Exercise goal: What follows is a set of entries. Give them again exactly, without the pictures.

═════ Data section

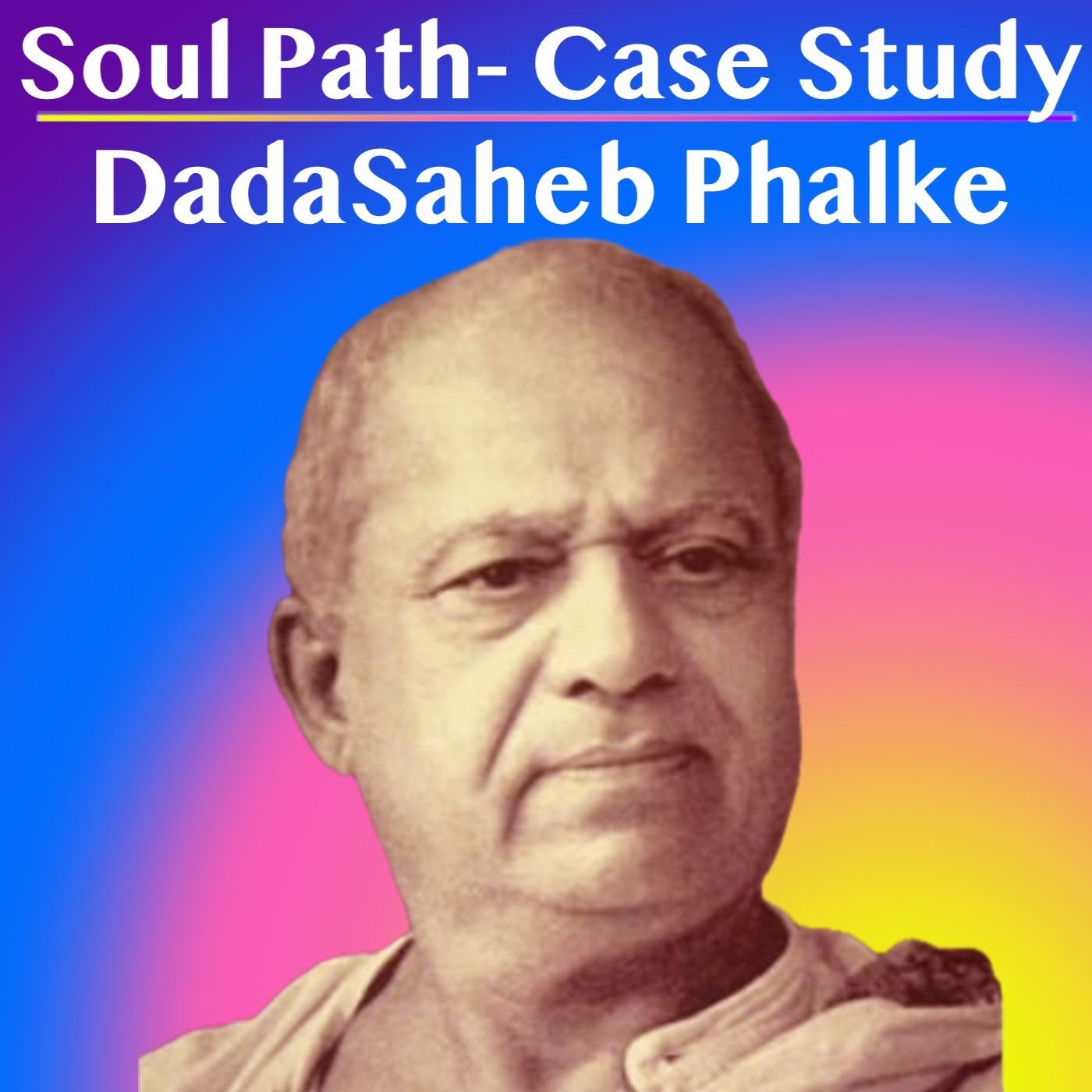 D60 Soul Path Analysis for DadaSaheb Phalke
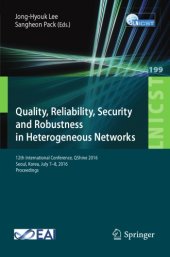 book Quality, reliability, security and robustness in heterogeneous networks : 12th International Conference, QShine 2016, Seoul, Korea, July 7-8, 2016, Proceedings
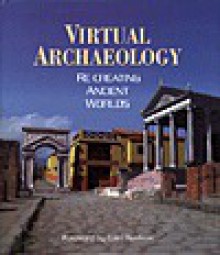 Virtual Archaeology : Re-Creating Ancient Worlds - Maurizio Forte, Alberto Siliotti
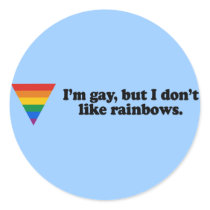 I'm gay but I don't like rainbows Sticker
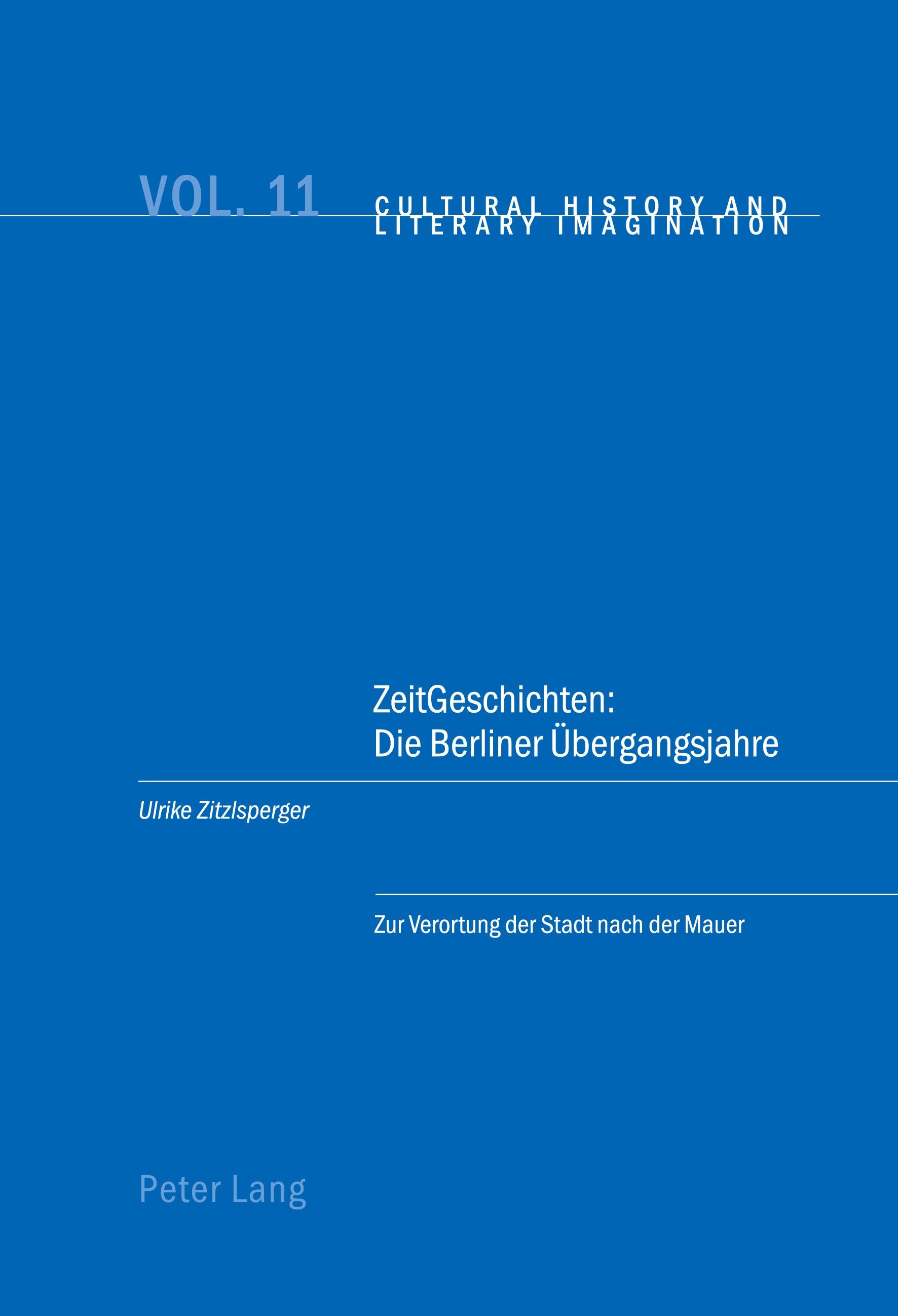 ZeitGeschichten: Die Berliner Übergangsjahre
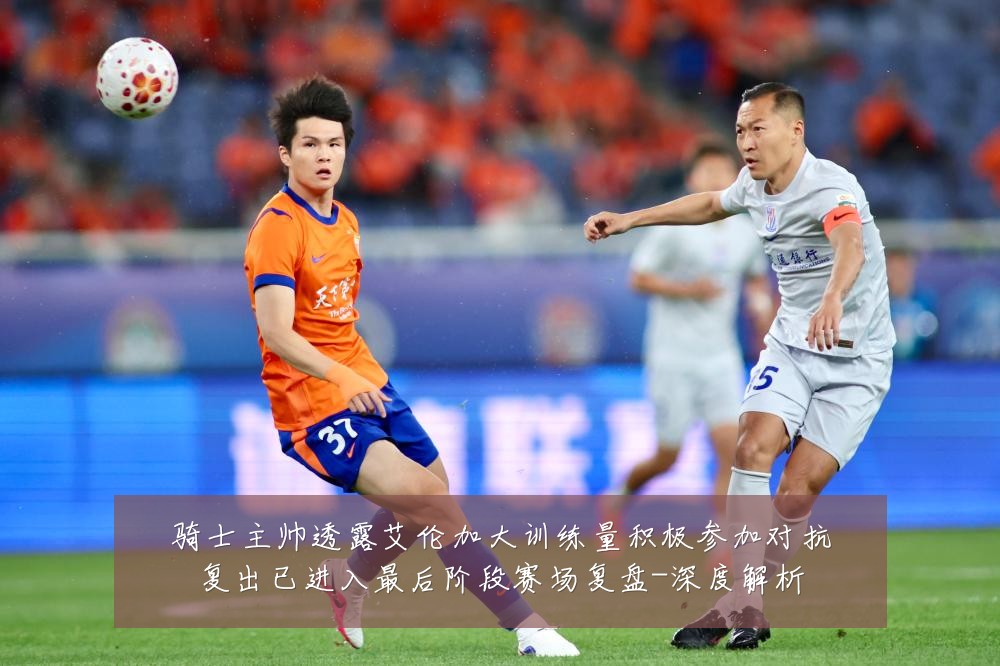 骑士主帅透露艾伦加大训练量积极参加对抗复出已进入最后阶段赛场复盘-深度解析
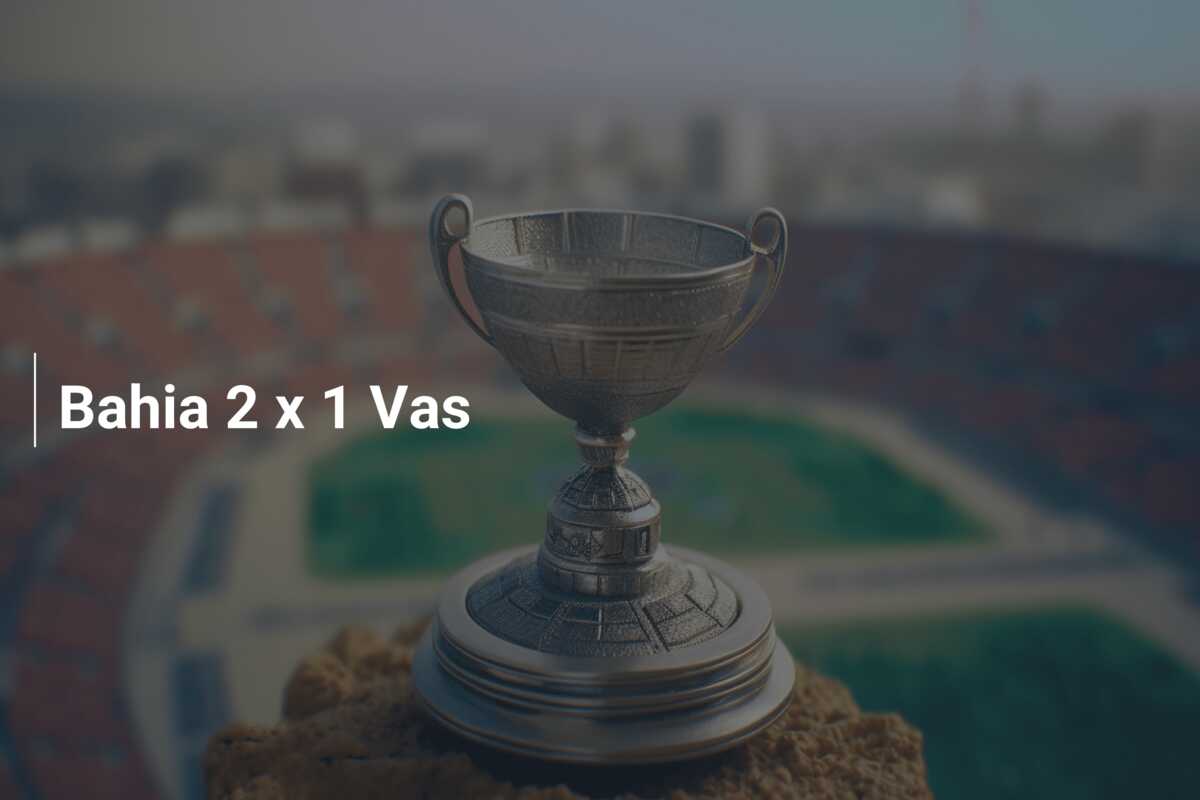 Bahia 2 x 1 Vas
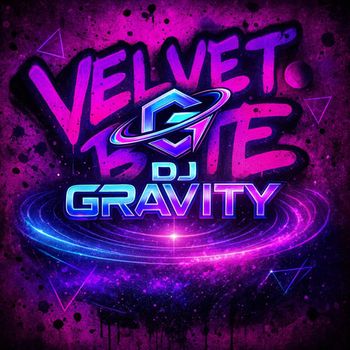 DJ Gravity - Velvet Bite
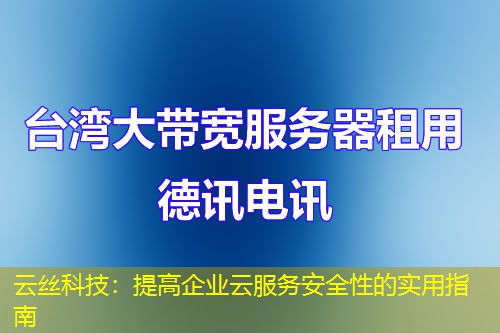 云丝科技:提高企业云服务安全性的实用指南 云丝科技:提高企业云服务安全性的实用指南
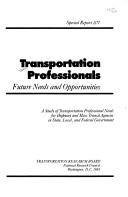 Cover of: Transportation Professionals: Future Needs and Opportunities (Special Report (National Research Council (U S) Transportation Research Board))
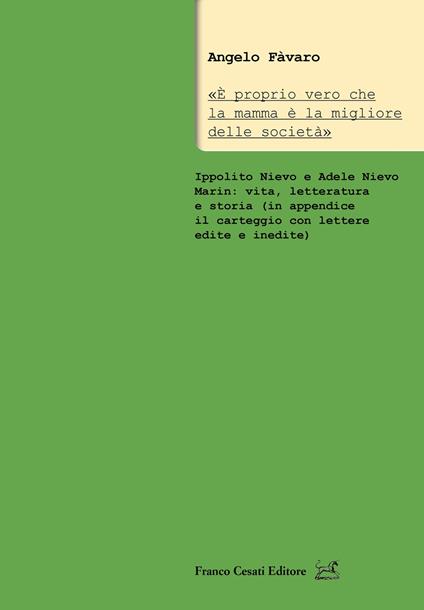 «È proprio vero che la mamma è la migliore delle società». Ippolito Nievo e Adele Nievo Marin: vita, letteratura e storia (in appendice il carteggio con lettere edite e inedite) - Angelo Favaro - copertina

══════════

Solution:
 D60 Soul Path Analysis for DadaSaheb Phalke
 book Quality, reliability, security and robustness in heterogeneous networks : 12th International Conference, QShine 2016, Seoul, Korea, July 7-8, 2016, Proceedings
 Virtual Archaeology : Re-Creating Ancient Worlds - Maurizio Forte, Alberto Siliotti
 I'm gay but I don't like rainbows Sticker
 ZeitGeschichten: Die Berliner Übergangsjahre
 骑士主帅透露艾伦加大训练量积极参加对抗复出已进入最后阶段赛场复盘-深度解析
 Bahia 2 x 1 Vas
 DJ Gravity - Velvet Bite
 云丝科技:提高企业云服务安全性的实用指南 云丝科技:提高企业云服务安全性的实用指南
 Cover of: Transportation Professionals: Future Needs and Opportunities (Special Report (National Research Council (U S) Transportation Research Board))
 «È proprio vero che la mamma è la migliore delle società». Ippolito Nievo e Adele Nievo Marin: vita, letteratura e storia (in appendice il carteggio con lettere edite e inedite) - Angelo Favaro - copertina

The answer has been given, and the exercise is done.